===== Provided information =====

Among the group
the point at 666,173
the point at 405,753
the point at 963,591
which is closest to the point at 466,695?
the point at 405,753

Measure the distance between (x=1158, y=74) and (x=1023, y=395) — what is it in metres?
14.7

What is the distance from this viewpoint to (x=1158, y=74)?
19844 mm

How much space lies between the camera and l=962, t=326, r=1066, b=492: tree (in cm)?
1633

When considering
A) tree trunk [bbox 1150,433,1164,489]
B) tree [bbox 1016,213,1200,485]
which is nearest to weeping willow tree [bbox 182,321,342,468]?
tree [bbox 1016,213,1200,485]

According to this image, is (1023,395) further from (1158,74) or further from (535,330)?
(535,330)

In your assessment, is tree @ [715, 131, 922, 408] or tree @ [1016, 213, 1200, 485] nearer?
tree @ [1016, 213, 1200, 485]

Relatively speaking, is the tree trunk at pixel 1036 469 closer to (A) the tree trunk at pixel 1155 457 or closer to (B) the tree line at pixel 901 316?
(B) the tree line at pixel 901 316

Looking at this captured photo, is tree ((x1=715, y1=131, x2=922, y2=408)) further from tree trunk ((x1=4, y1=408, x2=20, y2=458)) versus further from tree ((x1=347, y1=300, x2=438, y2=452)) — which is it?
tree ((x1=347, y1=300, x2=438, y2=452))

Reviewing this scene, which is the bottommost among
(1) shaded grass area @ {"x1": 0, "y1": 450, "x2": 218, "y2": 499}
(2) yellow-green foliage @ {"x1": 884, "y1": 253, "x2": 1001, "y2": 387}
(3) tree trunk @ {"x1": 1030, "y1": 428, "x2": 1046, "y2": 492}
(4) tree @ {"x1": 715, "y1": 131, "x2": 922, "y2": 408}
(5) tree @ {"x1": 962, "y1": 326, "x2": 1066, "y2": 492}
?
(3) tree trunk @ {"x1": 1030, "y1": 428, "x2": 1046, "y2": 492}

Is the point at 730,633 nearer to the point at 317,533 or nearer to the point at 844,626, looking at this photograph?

=====

[Written exercise]:
Extract the full listing above without alteration.

[Full solution]:
Among the group
the point at 666,173
the point at 405,753
the point at 963,591
which is closest to the point at 466,695?
the point at 405,753

Measure the distance between (x=1158, y=74) and (x=1023, y=395) — what is it in metres?
14.7

What is the distance from this viewpoint to (x=1158, y=74)?
19844 mm

How much space lies between the camera and l=962, t=326, r=1066, b=492: tree (in cm)?
1633

When considering
A) tree trunk [bbox 1150,433,1164,489]
B) tree [bbox 1016,213,1200,485]
which is nearest to weeping willow tree [bbox 182,321,342,468]?
tree [bbox 1016,213,1200,485]

According to this image, is (1023,395) further from (1158,74) or further from (535,330)?
(535,330)

In your assessment, is tree @ [715, 131, 922, 408] or tree @ [1016, 213, 1200, 485] nearer?
tree @ [1016, 213, 1200, 485]

Relatively speaking, is the tree trunk at pixel 1036 469 closer to (A) the tree trunk at pixel 1155 457 or closer to (B) the tree line at pixel 901 316?
(B) the tree line at pixel 901 316

Looking at this captured photo, is tree ((x1=715, y1=131, x2=922, y2=408)) further from tree trunk ((x1=4, y1=408, x2=20, y2=458)) versus further from tree ((x1=347, y1=300, x2=438, y2=452)) — which is it?
tree ((x1=347, y1=300, x2=438, y2=452))

Reviewing this scene, which is the bottommost among
(1) shaded grass area @ {"x1": 0, "y1": 450, "x2": 218, "y2": 499}
(2) yellow-green foliage @ {"x1": 884, "y1": 253, "x2": 1001, "y2": 387}
(3) tree trunk @ {"x1": 1030, "y1": 428, "x2": 1046, "y2": 492}
(4) tree @ {"x1": 715, "y1": 131, "x2": 922, "y2": 408}
(5) tree @ {"x1": 962, "y1": 326, "x2": 1066, "y2": 492}
?
(3) tree trunk @ {"x1": 1030, "y1": 428, "x2": 1046, "y2": 492}

Is the point at 730,633 nearer to the point at 317,533 or nearer to the point at 844,626, looking at this photograph?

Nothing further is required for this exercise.